[Web page caption snippets]
▬▬▬▬▬▬▬▬▬▬
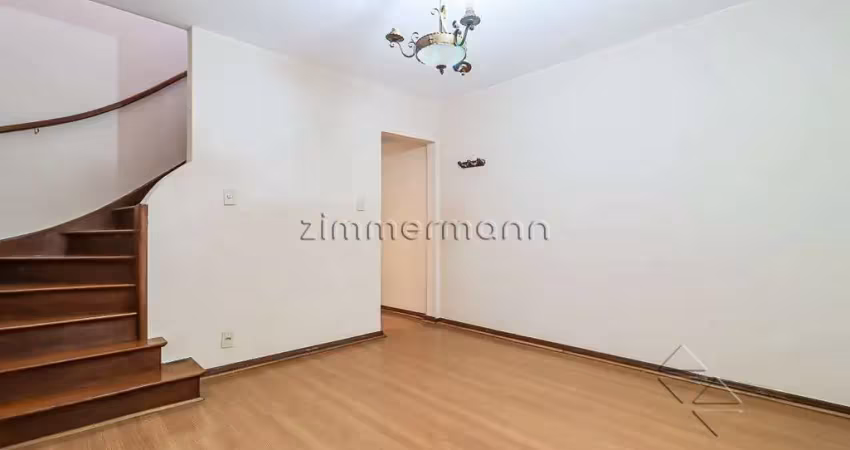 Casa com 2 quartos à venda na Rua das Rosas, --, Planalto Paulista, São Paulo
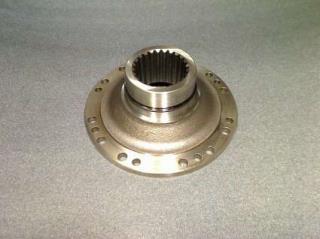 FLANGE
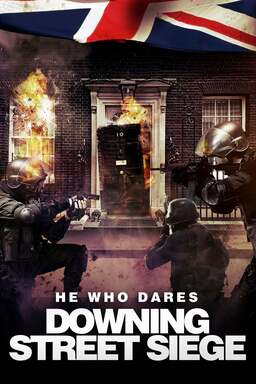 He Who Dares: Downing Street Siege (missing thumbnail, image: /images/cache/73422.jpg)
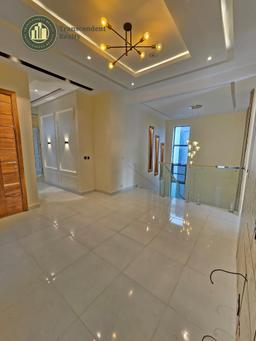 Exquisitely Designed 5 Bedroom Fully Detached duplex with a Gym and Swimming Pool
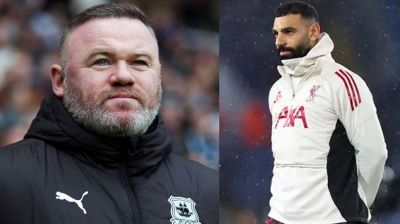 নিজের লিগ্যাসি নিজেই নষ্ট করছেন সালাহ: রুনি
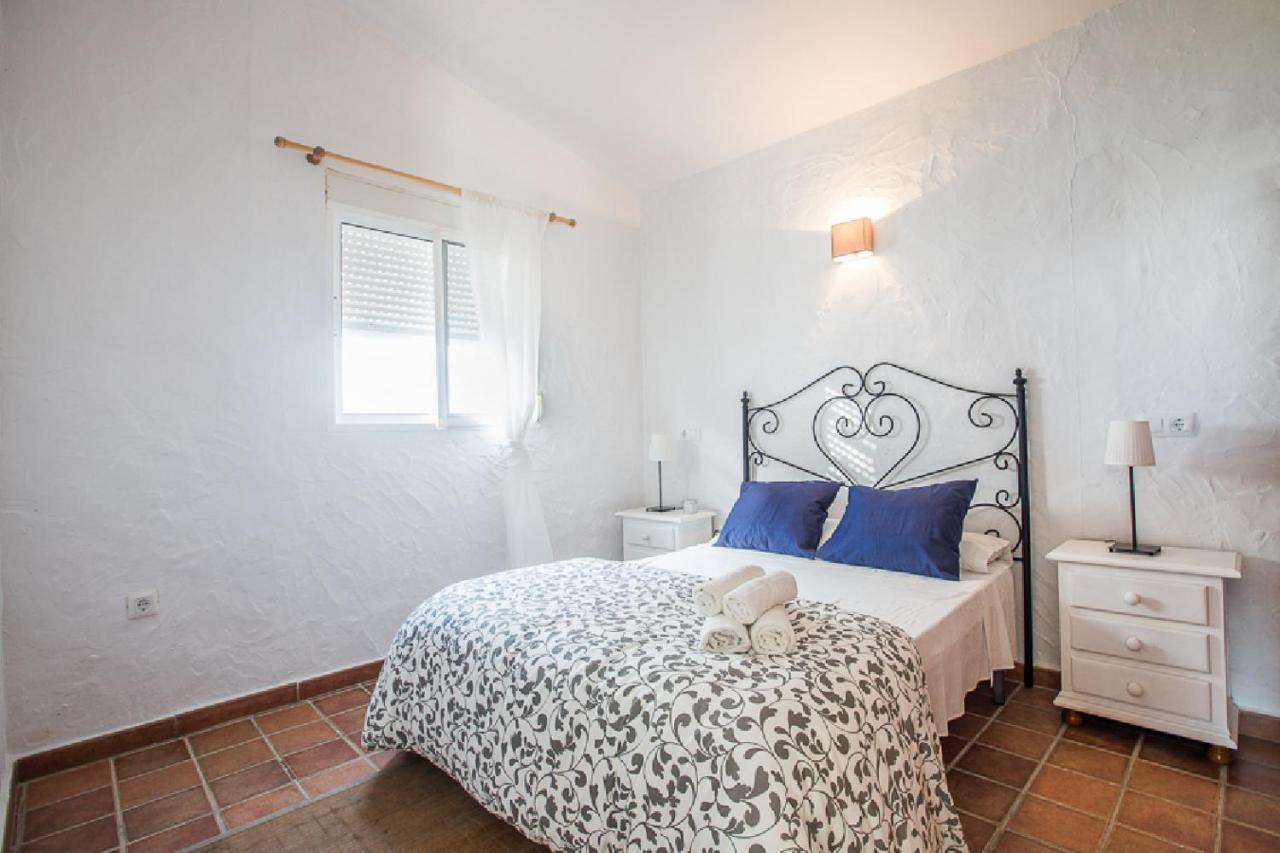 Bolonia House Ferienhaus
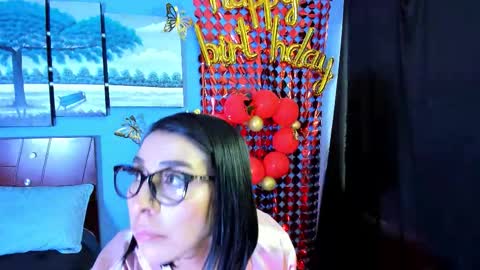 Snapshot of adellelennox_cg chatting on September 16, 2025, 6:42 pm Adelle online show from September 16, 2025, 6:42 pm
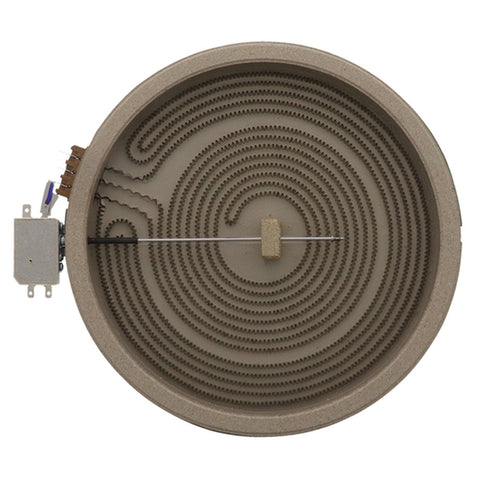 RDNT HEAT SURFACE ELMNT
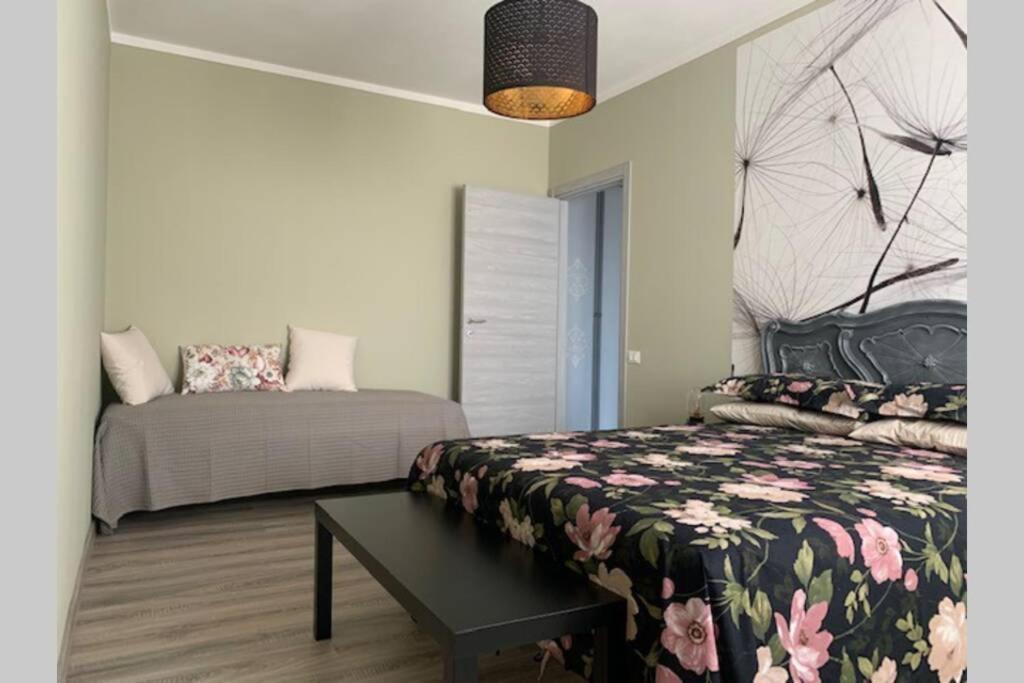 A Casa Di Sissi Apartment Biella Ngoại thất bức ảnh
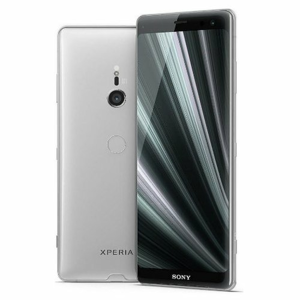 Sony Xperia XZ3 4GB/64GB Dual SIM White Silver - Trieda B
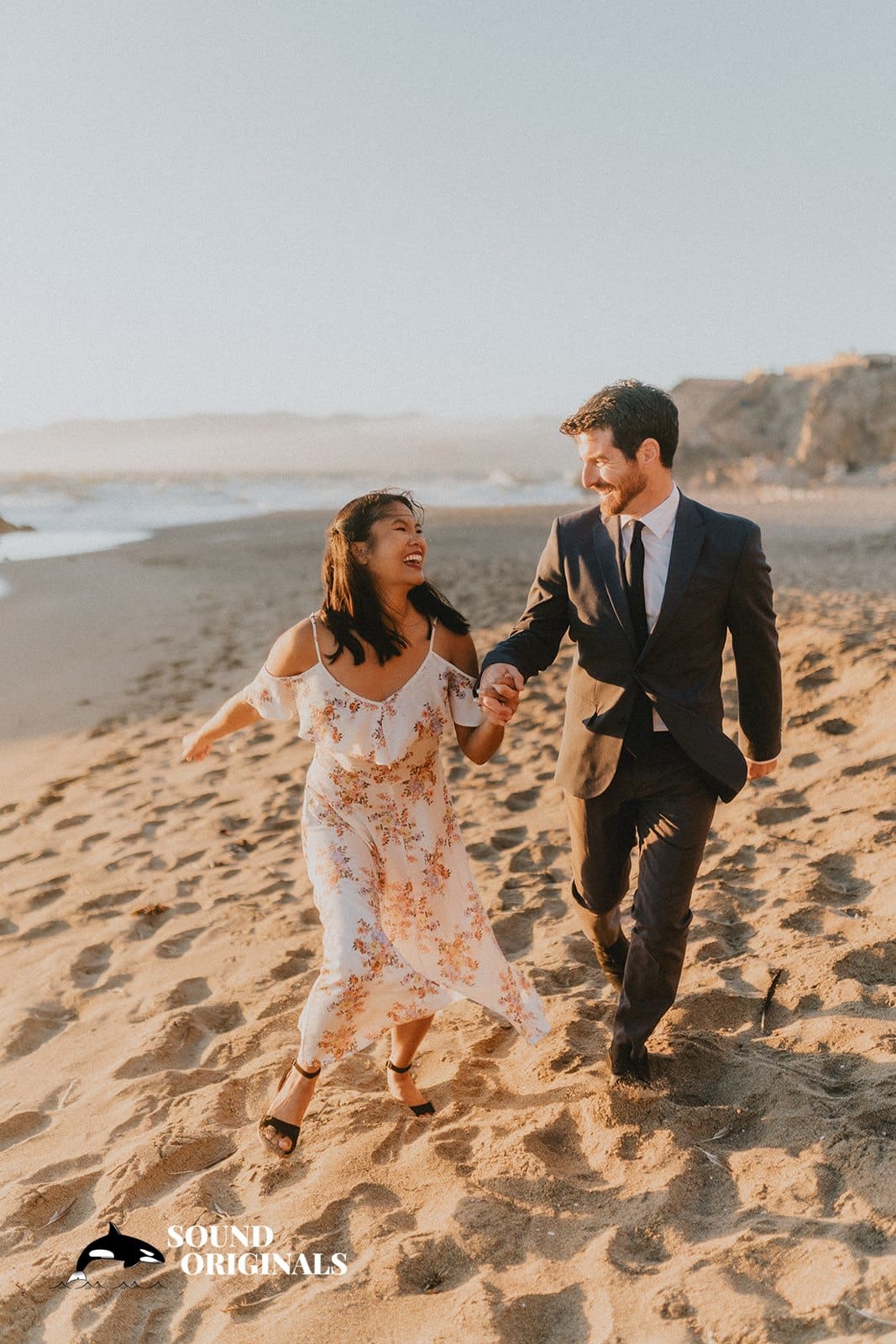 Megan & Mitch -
▬▬▬▬▬▬▬▬▬▬
Please retype exactly the lines from the line containing "A Casa Di Sissi" through the final line of the records above, inclusive, leaving out any pictures.

OUTPUT OF THE TASK —
 A Casa Di Sissi Apartment Biella Ngoại thất bức ảnh
 Sony Xperia XZ3 4GB/64GB Dual SIM White Silver - Trieda B
 Megan & Mitch -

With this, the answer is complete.